Still, it's helpful to focus on companies with broken stock charts, because a few of them have so badly underperformed the broader market, and now sell at such severely low valuations, that they've become compelling bargains. Of course they are only compelling bargains if the key drivers are in place to help deliver improving results. I looked at these eight market laggards, and two of them caught my eye as solid rebound candidates.

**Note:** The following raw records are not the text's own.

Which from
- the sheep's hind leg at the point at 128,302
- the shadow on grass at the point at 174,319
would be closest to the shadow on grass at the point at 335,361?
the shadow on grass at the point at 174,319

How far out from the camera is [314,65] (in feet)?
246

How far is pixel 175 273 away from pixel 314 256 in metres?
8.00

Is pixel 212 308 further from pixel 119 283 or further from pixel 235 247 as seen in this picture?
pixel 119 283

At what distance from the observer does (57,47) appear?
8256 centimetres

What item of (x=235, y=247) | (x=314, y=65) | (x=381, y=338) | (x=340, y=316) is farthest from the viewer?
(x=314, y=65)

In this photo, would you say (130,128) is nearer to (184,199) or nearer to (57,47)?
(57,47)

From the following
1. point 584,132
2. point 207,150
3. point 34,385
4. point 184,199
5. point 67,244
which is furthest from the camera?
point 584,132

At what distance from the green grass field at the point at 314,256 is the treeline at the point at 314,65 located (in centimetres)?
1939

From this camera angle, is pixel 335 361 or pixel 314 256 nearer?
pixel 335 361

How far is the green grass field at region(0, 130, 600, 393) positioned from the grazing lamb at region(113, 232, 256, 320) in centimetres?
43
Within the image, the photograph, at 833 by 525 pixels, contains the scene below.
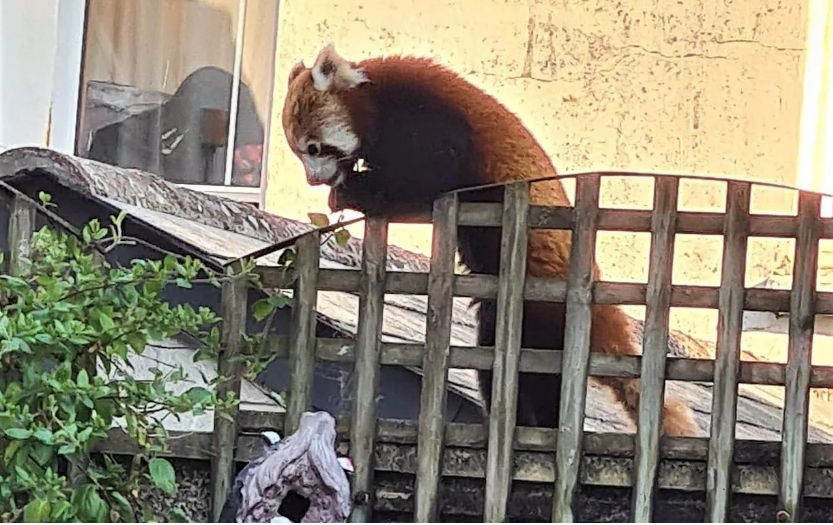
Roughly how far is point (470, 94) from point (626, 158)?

It's hard to spot a directional trend for Apple's shares right now, based on the fundamentals, though the company at least stopped the bleeding a few months ago by following my advice about buybacks and dividends.
1. Joy Global (JOY)
This provider of mining equipment has felt the impact of a slump in the commodities sector. The company's sales hit a recent cyclical peak at $5.6 billion in its 2012 fiscal year, and are likely to be stuck at around $5 billion in both the current fiscal year and fiscal 2014 as well. You have to look at to fiscal 2015 to spot an expected upturn, as sales are on expected to rise around 5% that year (to around $5.25 billion).
Yet even with the tepid sales outlook, Joy Global is still expected to post operating margins in the 20% range. And shares trade for less than nine times projected fiscal 2013 profits, and less than 5.5 times EBITDA (earnings before interest, taxes, depreciation and amortization), on an enterprise value basis. Free cash flow, which is expected to dip below $300 million in the current fiscal year, should rebound above $500 million in fiscal 2014 and 2015, thanks to reduced capital spending, and headcount reductions, according to analysts at Citigroup. Management is expected to use that cash flow to reduce the share count by up to 10% over the next two years.

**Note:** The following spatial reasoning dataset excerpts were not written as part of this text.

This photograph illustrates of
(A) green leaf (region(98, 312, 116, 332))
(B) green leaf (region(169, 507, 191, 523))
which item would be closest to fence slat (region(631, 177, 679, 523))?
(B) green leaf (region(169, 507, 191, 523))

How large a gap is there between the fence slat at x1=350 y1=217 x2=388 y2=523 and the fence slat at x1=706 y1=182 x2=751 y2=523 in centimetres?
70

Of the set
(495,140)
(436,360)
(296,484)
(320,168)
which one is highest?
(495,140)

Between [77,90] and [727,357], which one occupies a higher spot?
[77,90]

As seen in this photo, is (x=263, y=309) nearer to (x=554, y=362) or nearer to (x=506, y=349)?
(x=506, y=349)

Though it may seem counterintuitive, the best time to buy cyclical stocks like this is when they are at the bottom of the cycle -- as long as they still generate solid cash flow in that phase of the cycle. Back in early 2011, when investors were paying nearly $100 a share for this stock, they were unwisely expecting a mining boom that would lead to an acceleration in earnings for stocks like this. It's when expectations (and share prices) for cyclical stocks are already robust, investors should be looking to sell. Joy Global may have few near-term fans now -- but it's built to flourish when the first signs appear that the commodity cycle has bottomed out.
2. F5 Networks (FFIV)
A decade ago, Fortune 500 companies sought to establish distinct computer networks for each of their operations. Employees interacted on one network, clients on another, and telecom systems on yet another. These days, that approach has been replaced by the use of one massive network, which enables the company's IT managers to more closely integrate all of the various communications and computing processes on one platform, which can also save a great deal of money in terms of hardware and software purchases.

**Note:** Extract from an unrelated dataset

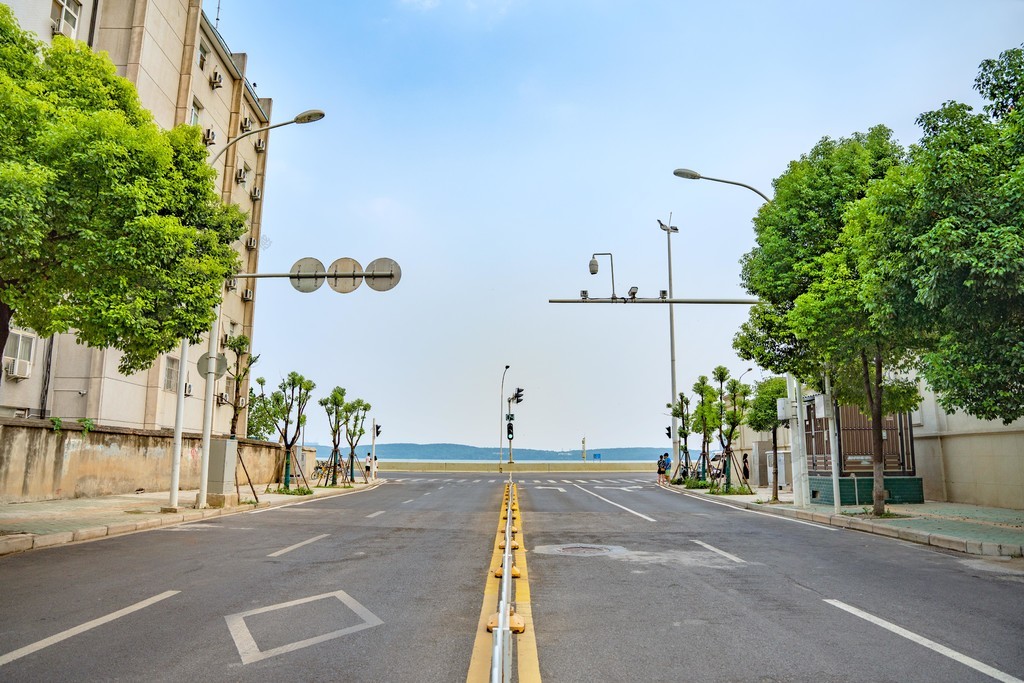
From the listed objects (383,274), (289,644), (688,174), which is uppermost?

This company, a leader in the delivery of network software that controls applications, security software and other mission-critical systems across an enterprise, has surely benefited from the trend. Sales have surged from $400 million in fiscal 2006 to nearly $1.4 billion in fiscal 2012.
Yet a move to upgrade many of its software components this year has led to a slowdown in sales that has led some to wonder if this company is now too big to grow at a solid pace. After all, sales are expected to rise just 5% in the current fiscal year (to around $1.46 billion).
Yet that growth slowdown may prove short-lived. In the current fiscal fourth quarter, F5 is releasing "Big IQ," which should give IT managers much more functionality as they manage massive networks. That release, along with some key hardware upgrades on F5's "5000" and "7000" systems, is expected to lead to double-digit sales growth in the fiscal year that starts in October.
Despite the recent slowdown, analysts at Merrill Lynch remain bullish: They think "the company maintains one of the better (long-term) growth rates in the industry and one of the better margin structures (80% gross margins and 32-33% operating margins)," which underpins their $95 price target. That's where shares stood back in early March, before a recent pullback below $70.
As a further catalyst, Cisco Systems (CSCO) has recently exited the $200 million application delivery control (ADC) market, and "F5 is in the best position to capture the lion's share of this incremental share of this market," according to analysts at Morningstar, who peg the fair value of this stock at $100.
Risks to Consider: These stocks have been weak in an otherwise strong market. If the market retrenches from here, it will be hard for these stocks to regain traction, so they may be best regarded as long-term opportunities.
Action to Take --> Though a number of companies in the group above face serious challenges, both Joy Global and F5 Networks have proven solid track records and continue to generate very strong cash flows, even as sales growth has hit a current rough patch.